In the study published in the journal Nature Communications on January 30, entitled Salmonella effector SopB reorganizes cytoskeletal vimentin to maintain replication vacuoles for efficient infection, Prof. JIU Yaming’s group at Institut Pasteur of Shanghai, the Chinese Academy of Sciences reported a previously unrevealed function of intermediate filaments that protect bacterial replication via constructing a cage embracing the replication machinery.

Salmonella is a major food-borne pathogen that causes millions of gastrointestinal and systemic diseases globally each year. Upon invasion into host cells, the majority of Salmonella replicates in a membrane-bound compartment known as the Salmonella-containing vacuole (SCV). Emerging evidences suggest that cytoskeletal actin filaments reassembling and microtubule motor-based movement are crucial host cytoskeletal machinery for the oriented migration and positioning of SCV to the perinuclear region, for efficient replication. However, the role of intermediate filaments (IFs), which are crucial for mechanical strength and resilience of the cell, in bacterial vacuole preservation remains unclear.
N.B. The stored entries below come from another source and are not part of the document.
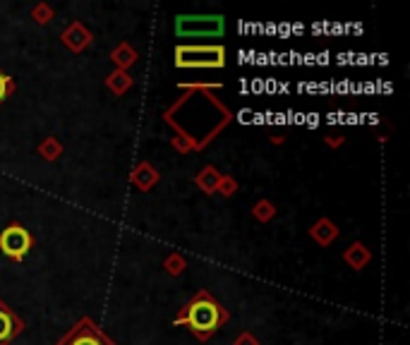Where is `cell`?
Returning a JSON list of instances; mask_svg holds the SVG:
<instances>
[{
    "label": "cell",
    "mask_w": 410,
    "mask_h": 345,
    "mask_svg": "<svg viewBox=\"0 0 410 345\" xmlns=\"http://www.w3.org/2000/svg\"><path fill=\"white\" fill-rule=\"evenodd\" d=\"M228 310L211 295L209 290H197L195 295L185 302L183 307L178 310V315L173 319V326H185L190 328V333L197 338L199 343L211 341L219 328H223L228 324Z\"/></svg>",
    "instance_id": "6da1fadb"
},
{
    "label": "cell",
    "mask_w": 410,
    "mask_h": 345,
    "mask_svg": "<svg viewBox=\"0 0 410 345\" xmlns=\"http://www.w3.org/2000/svg\"><path fill=\"white\" fill-rule=\"evenodd\" d=\"M173 55L178 70H223L228 60L221 44H178Z\"/></svg>",
    "instance_id": "7a4b0ae2"
},
{
    "label": "cell",
    "mask_w": 410,
    "mask_h": 345,
    "mask_svg": "<svg viewBox=\"0 0 410 345\" xmlns=\"http://www.w3.org/2000/svg\"><path fill=\"white\" fill-rule=\"evenodd\" d=\"M226 31L223 15H178L175 34L180 39H219Z\"/></svg>",
    "instance_id": "3957f363"
},
{
    "label": "cell",
    "mask_w": 410,
    "mask_h": 345,
    "mask_svg": "<svg viewBox=\"0 0 410 345\" xmlns=\"http://www.w3.org/2000/svg\"><path fill=\"white\" fill-rule=\"evenodd\" d=\"M36 240L22 223L12 221L0 230V254L8 257L12 264H22L27 259V254L34 249Z\"/></svg>",
    "instance_id": "277c9868"
},
{
    "label": "cell",
    "mask_w": 410,
    "mask_h": 345,
    "mask_svg": "<svg viewBox=\"0 0 410 345\" xmlns=\"http://www.w3.org/2000/svg\"><path fill=\"white\" fill-rule=\"evenodd\" d=\"M53 345H118L103 328H98L91 317L77 319V324L60 336Z\"/></svg>",
    "instance_id": "5b68a950"
},
{
    "label": "cell",
    "mask_w": 410,
    "mask_h": 345,
    "mask_svg": "<svg viewBox=\"0 0 410 345\" xmlns=\"http://www.w3.org/2000/svg\"><path fill=\"white\" fill-rule=\"evenodd\" d=\"M60 44H63L70 53L80 55V53H84L91 44H94V34H91V29L87 27L84 22L72 19V22L60 31Z\"/></svg>",
    "instance_id": "8992f818"
},
{
    "label": "cell",
    "mask_w": 410,
    "mask_h": 345,
    "mask_svg": "<svg viewBox=\"0 0 410 345\" xmlns=\"http://www.w3.org/2000/svg\"><path fill=\"white\" fill-rule=\"evenodd\" d=\"M24 326L27 324L22 321L17 315H15V310L8 305V302L0 297V345H10L15 341V338L19 336V333L24 331Z\"/></svg>",
    "instance_id": "52a82bcc"
},
{
    "label": "cell",
    "mask_w": 410,
    "mask_h": 345,
    "mask_svg": "<svg viewBox=\"0 0 410 345\" xmlns=\"http://www.w3.org/2000/svg\"><path fill=\"white\" fill-rule=\"evenodd\" d=\"M161 180V172L154 168V163H149V161H139L137 166L130 172V182H132V187H137L139 192H152L154 187L159 185Z\"/></svg>",
    "instance_id": "ba28073f"
},
{
    "label": "cell",
    "mask_w": 410,
    "mask_h": 345,
    "mask_svg": "<svg viewBox=\"0 0 410 345\" xmlns=\"http://www.w3.org/2000/svg\"><path fill=\"white\" fill-rule=\"evenodd\" d=\"M339 235H341V230L339 226H336L331 218H326V216H321L319 221H314L312 223V228H310V238L314 240L319 247H331V245L339 240Z\"/></svg>",
    "instance_id": "9c48e42d"
},
{
    "label": "cell",
    "mask_w": 410,
    "mask_h": 345,
    "mask_svg": "<svg viewBox=\"0 0 410 345\" xmlns=\"http://www.w3.org/2000/svg\"><path fill=\"white\" fill-rule=\"evenodd\" d=\"M344 261L353 271H362V269H367V264L372 261V249H367L365 242L355 240V242L348 245L344 249Z\"/></svg>",
    "instance_id": "30bf717a"
},
{
    "label": "cell",
    "mask_w": 410,
    "mask_h": 345,
    "mask_svg": "<svg viewBox=\"0 0 410 345\" xmlns=\"http://www.w3.org/2000/svg\"><path fill=\"white\" fill-rule=\"evenodd\" d=\"M108 57H111V62H113V70L130 72V67L139 60V53L134 51V46L130 44V41H121V44L111 51V55Z\"/></svg>",
    "instance_id": "8fae6325"
},
{
    "label": "cell",
    "mask_w": 410,
    "mask_h": 345,
    "mask_svg": "<svg viewBox=\"0 0 410 345\" xmlns=\"http://www.w3.org/2000/svg\"><path fill=\"white\" fill-rule=\"evenodd\" d=\"M223 172L216 168V166L206 163L204 168L195 175V185L199 187V192H204L206 197H214L216 195V187H219V180H221Z\"/></svg>",
    "instance_id": "7c38bea8"
},
{
    "label": "cell",
    "mask_w": 410,
    "mask_h": 345,
    "mask_svg": "<svg viewBox=\"0 0 410 345\" xmlns=\"http://www.w3.org/2000/svg\"><path fill=\"white\" fill-rule=\"evenodd\" d=\"M134 87V77L130 75V72H123V70H113L111 75L106 77V89L113 94V96H125L130 89Z\"/></svg>",
    "instance_id": "4fadbf2b"
},
{
    "label": "cell",
    "mask_w": 410,
    "mask_h": 345,
    "mask_svg": "<svg viewBox=\"0 0 410 345\" xmlns=\"http://www.w3.org/2000/svg\"><path fill=\"white\" fill-rule=\"evenodd\" d=\"M63 151H65L63 142H60L58 137H53V134H48V137L39 144V156L46 161V163H55V161L63 156Z\"/></svg>",
    "instance_id": "5bb4252c"
},
{
    "label": "cell",
    "mask_w": 410,
    "mask_h": 345,
    "mask_svg": "<svg viewBox=\"0 0 410 345\" xmlns=\"http://www.w3.org/2000/svg\"><path fill=\"white\" fill-rule=\"evenodd\" d=\"M161 269L168 276H173V278H178V276H183L185 269H188V259L180 252H168L163 257V261H161Z\"/></svg>",
    "instance_id": "9a60e30c"
},
{
    "label": "cell",
    "mask_w": 410,
    "mask_h": 345,
    "mask_svg": "<svg viewBox=\"0 0 410 345\" xmlns=\"http://www.w3.org/2000/svg\"><path fill=\"white\" fill-rule=\"evenodd\" d=\"M252 218L257 223H271L274 218H276V206L269 200H259L252 206Z\"/></svg>",
    "instance_id": "2e32d148"
},
{
    "label": "cell",
    "mask_w": 410,
    "mask_h": 345,
    "mask_svg": "<svg viewBox=\"0 0 410 345\" xmlns=\"http://www.w3.org/2000/svg\"><path fill=\"white\" fill-rule=\"evenodd\" d=\"M29 17L34 19L39 27H46V24H51L53 22V17H55V10L51 8V5H46V3H36L32 10H29Z\"/></svg>",
    "instance_id": "e0dca14e"
},
{
    "label": "cell",
    "mask_w": 410,
    "mask_h": 345,
    "mask_svg": "<svg viewBox=\"0 0 410 345\" xmlns=\"http://www.w3.org/2000/svg\"><path fill=\"white\" fill-rule=\"evenodd\" d=\"M238 180L233 175H226V172H223L221 175V180H219V187H216V192H219L221 197H226V200H231L233 195H235L238 192Z\"/></svg>",
    "instance_id": "ac0fdd59"
},
{
    "label": "cell",
    "mask_w": 410,
    "mask_h": 345,
    "mask_svg": "<svg viewBox=\"0 0 410 345\" xmlns=\"http://www.w3.org/2000/svg\"><path fill=\"white\" fill-rule=\"evenodd\" d=\"M15 89H17V85H15V80L10 75H5L3 70H0V106H3L5 101H8L10 96L15 94Z\"/></svg>",
    "instance_id": "d6986e66"
},
{
    "label": "cell",
    "mask_w": 410,
    "mask_h": 345,
    "mask_svg": "<svg viewBox=\"0 0 410 345\" xmlns=\"http://www.w3.org/2000/svg\"><path fill=\"white\" fill-rule=\"evenodd\" d=\"M233 345H262V343H259V338L254 336L252 331H242V333H238V338L233 341Z\"/></svg>",
    "instance_id": "ffe728a7"
},
{
    "label": "cell",
    "mask_w": 410,
    "mask_h": 345,
    "mask_svg": "<svg viewBox=\"0 0 410 345\" xmlns=\"http://www.w3.org/2000/svg\"><path fill=\"white\" fill-rule=\"evenodd\" d=\"M324 144L331 146V149H339V146L346 144V137L344 134H324Z\"/></svg>",
    "instance_id": "44dd1931"
},
{
    "label": "cell",
    "mask_w": 410,
    "mask_h": 345,
    "mask_svg": "<svg viewBox=\"0 0 410 345\" xmlns=\"http://www.w3.org/2000/svg\"><path fill=\"white\" fill-rule=\"evenodd\" d=\"M269 142H271V144H283L285 137H283V134H271V137H269Z\"/></svg>",
    "instance_id": "7402d4cb"
}]
</instances>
Here, JIU Yaming’s lab discovered that Salmonella effector SopB reorganizes the vimentin network to form cage-like structures that surround SCVs. Genetic removal of vimentin markedly disrupted SCV organization, significantly reduced bacterial replication and cell death. Mechanistically, SopB used its N-terminal Cdc42-binding domain to interact with and activate Cdc42 GTPase, which in turn recruited vimentin around SCVs. A high-content imaging-based screening identified that MEK1/2 inhibition led to vimentin dispersion.

The team therefore elucidated the signaling axis SopB-Cdc42-MEK1/2 as mobilizing host vimentin to maintain concrete SCVs and identified a decisive mechanism contributing to Salmonella replication. Importantly, a clinically-approved drug identified in the screen, displayed significant anti-infection efficacy against Salmonella both in vitro and in vivo.